MY STORY: what is integration? [part 7]

It’s been two years and three months since my last teacher abandoned my physical self.

HYGGE VIKINGMY STORYNEW BEGINNINGSSPIRITUAL GROWTH

the Hygge Viking

1/11/20263 min read

man riding horse on brown field during night time
man riding horse on brown field during night time

It’s Christmas Eve 2024. It’s been two years and three months since my last teacher abandoned my physical self.

I now know that he was my greatest and most cruel teacher. I now know that he has sacrificed his life in this time to teach many, many people. I don’t believe that his physical self is aware enough to know, but his soul knows the gift he gives. And that’s how some of us learn.

I have changed the pattern of needing painful lessons to learn going forward.

Fear and worry have been like sticky fly tape, staying around while I have been spiritually skirting them in a resistant war dance. Feeling deeper into both, I find my past identities crying, “You can’t let those fears and worries go. Please don’t abandon us.” I comfort them, letting them know that I now know how to graciously defend us.

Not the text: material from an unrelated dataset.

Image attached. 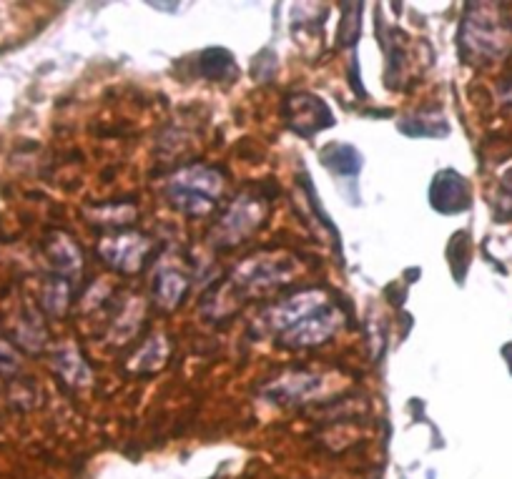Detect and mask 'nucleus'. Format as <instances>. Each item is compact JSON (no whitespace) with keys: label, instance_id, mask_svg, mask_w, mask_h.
I'll return each mask as SVG.
<instances>
[{"label":"nucleus","instance_id":"nucleus-1","mask_svg":"<svg viewBox=\"0 0 512 479\" xmlns=\"http://www.w3.org/2000/svg\"><path fill=\"white\" fill-rule=\"evenodd\" d=\"M16 354H13V349L8 347L6 342H0V372H6V369H13L16 367Z\"/></svg>","mask_w":512,"mask_h":479},{"label":"nucleus","instance_id":"nucleus-2","mask_svg":"<svg viewBox=\"0 0 512 479\" xmlns=\"http://www.w3.org/2000/svg\"><path fill=\"white\" fill-rule=\"evenodd\" d=\"M507 186H510V201H512V181H507Z\"/></svg>","mask_w":512,"mask_h":479}]
</instances>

I turn to find a huge anchor that I’ve been dragging along, collecting more and more abusive memories. I smile in appreciation as I see its mass. Its elemental metals are glowing and shining as a symbol of survival—fears and worries that work as a massive warning not to venture too far into happiness because something might happen. Fear.

We drag our anchor along and come face to face with my biggest point of resistance: abundance. I’ve defended my standpoint on abundance for years. Abundance is not limited to what we perceive as good. Abundance can take on a life of its own in the not-so-great realm. The not-so-great abundance has been the one I have played with for most of my life: an abundance of lack, fear, and worry. I used to say, “Be careful creating abundance. Be very clear on what you want to be abundant.” Yes, I had a healthy fear of that state of being. Yes, I had abundance all along.

Some say ego is the one with the fears and worries. I don’t really think that I believe in ego in that definition of the word. I have had many identities of myself—versions that performed certain aspects of life: daughter, mother, worker, cook, healer, artist. It’s semantics, I suppose, but for my purpose, I needed to make those parts of myself become one; thus, the word "identities" worked best for me.

I gathered the group of identities that have been the many iterations of me. I now present as the leader of this group. I assure them all that leaving behind worry and fear will allow us all to thrive. We discuss how together we can make abundance work for us. We realize how we can be aware together, with each of them having the ability to poke me lightly in the gut, heart, or mind as a reminder if I, the guide in the present, need to pay attention and course correct. You see, I am now aware of myself. I trust myself and my intuition!

It has taken a brutal teacher for me to become aware that I had become numb. I could not feel any messages that my body was trying to send me. I could no longer reason. Perhaps that’s where ego could appear, under duress, to aid us with remembering our boundaries. Ego is the bulldog standing in defense as a last-ditch effort for each of our identities. But what is being defended? Insecurity.

I understand what integration is now. Integration is allowing all of my identities to come together and feel seen and heard. And therein appears graciousness. Ego, with its emotional dysregulation and disorganized energy, is no longer out front, snarling in defense and scaring everything and everyone away. We no longer need to defend because we know.